Hunt churned out a ridiculous 4,945 rushing yards on 782 carries (6.32 yards per carry), with 44 touchdowns and 73 receptions in his career. Pro Football Focus charted him with the second-most missed tackles forced (98) in the nation in 2016, and he put the ball on the ground just once on 856 college touches. Out of 42 running backs to see 100-plus attempts last season at the professional level, Ware's -0.07 Rushing Net Expected Points per attempt was 11th-least.

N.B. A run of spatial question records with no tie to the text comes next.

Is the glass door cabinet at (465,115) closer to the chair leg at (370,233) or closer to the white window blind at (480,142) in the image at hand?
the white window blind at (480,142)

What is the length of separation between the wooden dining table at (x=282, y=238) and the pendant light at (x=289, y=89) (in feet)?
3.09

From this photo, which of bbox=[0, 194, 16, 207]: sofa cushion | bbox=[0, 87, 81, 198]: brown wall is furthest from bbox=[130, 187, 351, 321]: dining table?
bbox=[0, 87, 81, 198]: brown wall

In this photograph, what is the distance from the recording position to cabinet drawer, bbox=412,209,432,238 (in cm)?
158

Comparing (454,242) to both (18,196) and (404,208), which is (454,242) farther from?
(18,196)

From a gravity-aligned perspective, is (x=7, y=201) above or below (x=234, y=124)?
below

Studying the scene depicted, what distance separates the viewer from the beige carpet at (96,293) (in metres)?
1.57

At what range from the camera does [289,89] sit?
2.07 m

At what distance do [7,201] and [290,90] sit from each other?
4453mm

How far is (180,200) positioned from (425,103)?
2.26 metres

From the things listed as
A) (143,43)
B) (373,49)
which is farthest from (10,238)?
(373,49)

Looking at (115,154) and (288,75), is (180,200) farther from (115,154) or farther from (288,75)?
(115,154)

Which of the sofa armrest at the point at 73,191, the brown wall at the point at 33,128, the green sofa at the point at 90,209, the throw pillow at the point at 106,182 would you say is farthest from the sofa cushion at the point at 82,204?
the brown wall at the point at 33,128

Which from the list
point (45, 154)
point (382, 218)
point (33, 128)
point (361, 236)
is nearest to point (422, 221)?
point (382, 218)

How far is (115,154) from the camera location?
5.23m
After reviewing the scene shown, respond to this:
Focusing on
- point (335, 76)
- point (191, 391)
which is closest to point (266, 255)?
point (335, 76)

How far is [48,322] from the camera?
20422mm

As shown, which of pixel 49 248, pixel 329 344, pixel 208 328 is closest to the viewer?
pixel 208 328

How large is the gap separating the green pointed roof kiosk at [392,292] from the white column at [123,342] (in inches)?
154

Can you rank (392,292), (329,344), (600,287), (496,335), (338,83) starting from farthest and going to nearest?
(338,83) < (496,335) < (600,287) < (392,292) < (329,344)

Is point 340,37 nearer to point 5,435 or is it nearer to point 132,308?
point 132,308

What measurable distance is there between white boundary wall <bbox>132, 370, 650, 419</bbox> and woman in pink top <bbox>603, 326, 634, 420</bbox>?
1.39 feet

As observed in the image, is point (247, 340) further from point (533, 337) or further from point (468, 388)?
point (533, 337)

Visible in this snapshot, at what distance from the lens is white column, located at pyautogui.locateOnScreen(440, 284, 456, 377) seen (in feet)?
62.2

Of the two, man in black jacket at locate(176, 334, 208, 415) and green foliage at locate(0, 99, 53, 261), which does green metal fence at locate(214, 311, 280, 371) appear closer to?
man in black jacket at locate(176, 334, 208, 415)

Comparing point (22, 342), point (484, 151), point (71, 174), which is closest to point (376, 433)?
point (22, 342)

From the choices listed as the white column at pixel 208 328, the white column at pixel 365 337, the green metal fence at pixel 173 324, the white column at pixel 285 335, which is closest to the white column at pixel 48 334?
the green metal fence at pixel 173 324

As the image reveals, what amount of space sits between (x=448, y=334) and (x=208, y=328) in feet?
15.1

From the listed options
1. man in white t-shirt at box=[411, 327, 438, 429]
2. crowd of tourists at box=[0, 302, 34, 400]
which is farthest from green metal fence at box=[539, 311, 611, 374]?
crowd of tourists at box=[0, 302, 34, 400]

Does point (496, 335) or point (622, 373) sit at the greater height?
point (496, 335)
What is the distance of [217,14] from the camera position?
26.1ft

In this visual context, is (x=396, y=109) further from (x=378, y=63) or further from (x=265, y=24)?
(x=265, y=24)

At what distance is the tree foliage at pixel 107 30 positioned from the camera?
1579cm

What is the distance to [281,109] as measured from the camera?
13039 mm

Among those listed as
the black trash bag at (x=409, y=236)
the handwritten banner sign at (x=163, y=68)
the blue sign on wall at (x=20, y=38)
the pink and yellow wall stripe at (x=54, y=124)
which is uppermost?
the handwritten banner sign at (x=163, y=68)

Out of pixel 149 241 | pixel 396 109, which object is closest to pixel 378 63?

Jets planning to go with a committee approach in the backfield in 2017

The New York Jets plan on using a running back-by-committee approach in the 2017 season, per offensive coordinator John Morton.

What It Means:

This doesn't come as a big surprise, as Bilal Powell has looked good over the past few seasons, and the 31-year-old Matt Forte has shown signs of slowing down.

Among the 42 running backs with at least 100 rushing attempts last season, Powell finished third in Rushing Net Expected Points per attempt. Forte was 15th-lowest in that metric among the same group of players.